My first reaction was to something the Times said:
Microsoft introduced the long-awaited suite of applications, which includes Word, PowerPoint and Excel, at an event here Thursday, where the company’s new chief executive, Satya Nadella, committed to making the software work on all major computing devices, including those made by its competitors. Microsoft plans to create Office apps for tablet computers running Google’s Android operating system, too.
To some, the move is a refreshing sign of a new Microsoft, one slowly unshackling itself from an era when its major decisions were made in deference to Windows, Microsoft’s operating system. But skeptics wonder if Microsoft has waited too long, giving people who use iPads, especially business professionals, years to get used to life without it and giving an opening to start-ups and Apple’s competing products.
The tenor of the article suggested that Microsoft was doing something new.
Nothing could be further from the truth.
Unlike Apple, who enforced an “Apple only” mindset until reluctantly making iTunes available for Windows, Microsoft has consistently provided products for non-Microsoft platforms. In fact, when the Macintosh was introduced in 1984, one of the featured vendors was…Microsoft.

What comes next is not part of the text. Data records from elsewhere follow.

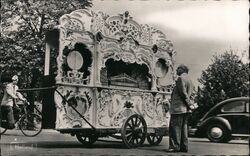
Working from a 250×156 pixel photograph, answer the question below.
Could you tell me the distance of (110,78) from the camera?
908 centimetres

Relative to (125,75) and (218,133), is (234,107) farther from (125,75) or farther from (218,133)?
(125,75)

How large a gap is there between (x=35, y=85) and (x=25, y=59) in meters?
1.50

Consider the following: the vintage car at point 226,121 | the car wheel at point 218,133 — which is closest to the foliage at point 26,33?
the vintage car at point 226,121

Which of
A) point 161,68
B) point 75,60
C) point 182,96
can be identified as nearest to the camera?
point 182,96

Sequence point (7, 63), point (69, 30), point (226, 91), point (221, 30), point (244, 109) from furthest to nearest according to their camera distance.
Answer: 1. point (7, 63)
2. point (244, 109)
3. point (226, 91)
4. point (69, 30)
5. point (221, 30)

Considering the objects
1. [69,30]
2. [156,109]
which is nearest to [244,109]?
[156,109]

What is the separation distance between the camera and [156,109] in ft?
32.1

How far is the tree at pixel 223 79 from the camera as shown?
378 inches

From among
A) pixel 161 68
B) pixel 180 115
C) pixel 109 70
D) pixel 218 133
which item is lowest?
pixel 218 133

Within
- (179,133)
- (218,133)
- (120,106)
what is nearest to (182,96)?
(179,133)

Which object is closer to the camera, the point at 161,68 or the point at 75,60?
the point at 75,60

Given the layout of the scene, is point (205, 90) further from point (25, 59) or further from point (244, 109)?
point (25, 59)

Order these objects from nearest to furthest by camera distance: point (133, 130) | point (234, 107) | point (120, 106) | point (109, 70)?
point (133, 130) < point (120, 106) < point (109, 70) < point (234, 107)

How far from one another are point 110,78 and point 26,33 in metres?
7.78
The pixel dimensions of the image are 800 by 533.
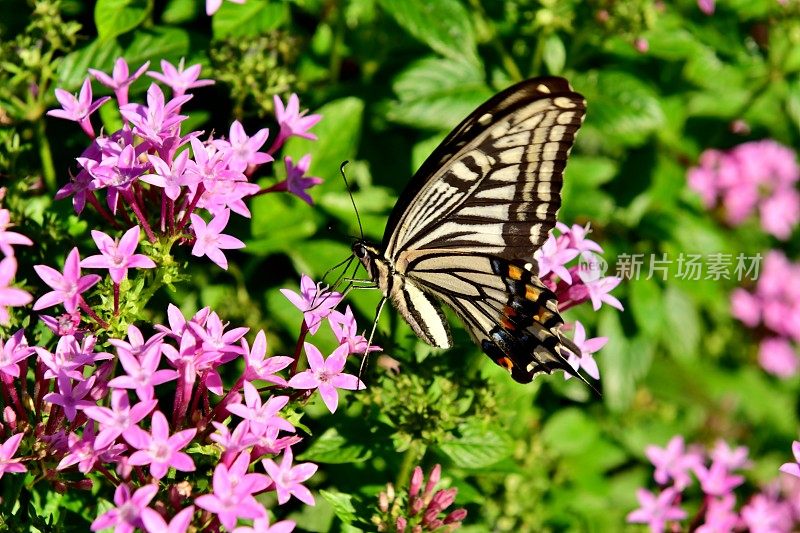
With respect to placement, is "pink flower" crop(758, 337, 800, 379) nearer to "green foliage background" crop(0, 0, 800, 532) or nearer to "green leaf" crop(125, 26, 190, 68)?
"green foliage background" crop(0, 0, 800, 532)

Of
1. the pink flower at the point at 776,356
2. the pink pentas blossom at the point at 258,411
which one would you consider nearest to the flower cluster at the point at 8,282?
the pink pentas blossom at the point at 258,411

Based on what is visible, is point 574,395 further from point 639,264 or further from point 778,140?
point 778,140

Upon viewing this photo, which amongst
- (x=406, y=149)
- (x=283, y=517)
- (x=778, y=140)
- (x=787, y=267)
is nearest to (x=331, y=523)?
(x=283, y=517)

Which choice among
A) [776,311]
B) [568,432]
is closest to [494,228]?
[568,432]

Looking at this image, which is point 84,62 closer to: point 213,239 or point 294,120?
point 294,120

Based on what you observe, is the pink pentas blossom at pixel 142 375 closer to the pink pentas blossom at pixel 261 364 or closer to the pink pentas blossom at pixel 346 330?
the pink pentas blossom at pixel 261 364
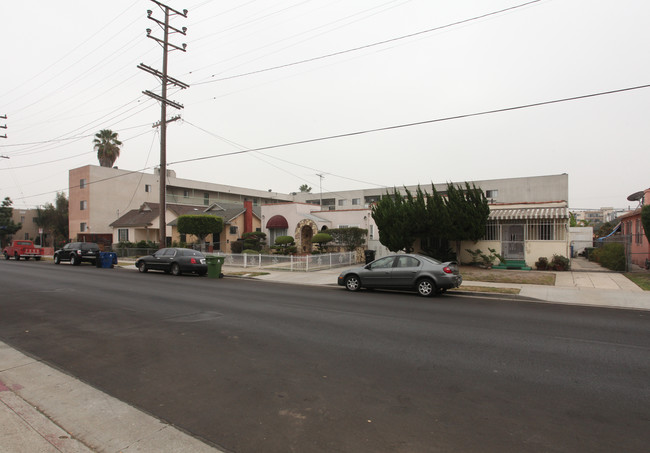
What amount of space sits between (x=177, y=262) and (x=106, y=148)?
3714 cm

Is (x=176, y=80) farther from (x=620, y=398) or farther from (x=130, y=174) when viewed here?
(x=130, y=174)

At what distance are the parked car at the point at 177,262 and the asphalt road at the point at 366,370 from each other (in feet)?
30.6

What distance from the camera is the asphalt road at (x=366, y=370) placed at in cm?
357

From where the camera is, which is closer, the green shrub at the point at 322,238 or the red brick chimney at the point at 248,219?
the green shrub at the point at 322,238

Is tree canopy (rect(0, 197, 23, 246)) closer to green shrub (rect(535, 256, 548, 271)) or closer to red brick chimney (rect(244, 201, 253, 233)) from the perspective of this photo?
red brick chimney (rect(244, 201, 253, 233))

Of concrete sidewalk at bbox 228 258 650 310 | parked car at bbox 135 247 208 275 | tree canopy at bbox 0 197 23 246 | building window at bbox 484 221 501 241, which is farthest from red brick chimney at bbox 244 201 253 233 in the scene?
tree canopy at bbox 0 197 23 246

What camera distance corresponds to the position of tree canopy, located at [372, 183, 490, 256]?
19953 mm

My second reaction was based upon Loren Feldman’s reaction to the idea of leading vendors offering subscription services – or, in Feldman’s words, “[p]aying to edit a doc.” This prompted me to add a comment that reflected what I’ve been saying in this blog (and others) for years, and to offer one of my extremely accurate (or extremely inaccurate) predictions. My comment:
I strongly believe in a pendulum model in which we’ve bounced between centralized and decentralized computing over the last few decades. We’re obviously in a centralized mode now, with cloud computing all the rage and with our mobile device applications (such as Siri) heavily dependent upon centralized servers somewhere else.

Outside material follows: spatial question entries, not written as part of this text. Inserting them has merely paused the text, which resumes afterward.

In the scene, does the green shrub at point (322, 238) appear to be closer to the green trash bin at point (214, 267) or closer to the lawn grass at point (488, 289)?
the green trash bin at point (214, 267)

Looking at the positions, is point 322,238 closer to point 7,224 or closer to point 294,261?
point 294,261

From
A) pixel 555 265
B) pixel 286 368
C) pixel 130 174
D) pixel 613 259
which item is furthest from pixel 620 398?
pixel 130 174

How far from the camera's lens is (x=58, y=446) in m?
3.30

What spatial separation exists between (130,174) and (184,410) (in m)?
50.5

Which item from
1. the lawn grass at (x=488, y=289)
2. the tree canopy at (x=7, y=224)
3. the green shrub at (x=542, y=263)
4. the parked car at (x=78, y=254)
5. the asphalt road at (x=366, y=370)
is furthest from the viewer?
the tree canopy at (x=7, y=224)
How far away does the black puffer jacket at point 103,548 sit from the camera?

Subscription models can work well in such an environment, and are obviously lucrative for the companies.
But there’s always a chance that users, spooked by the NSA and tired of the Big Data Suckers, may suddenly decide that they’d prefer to have apps and data on their own servers, under their own control, with no Amazon or Apple or Facebook or Google sticking their noses in it.
I may be wrong, but I suspect that in the next few years there will be a lot of rain on the cloud parade.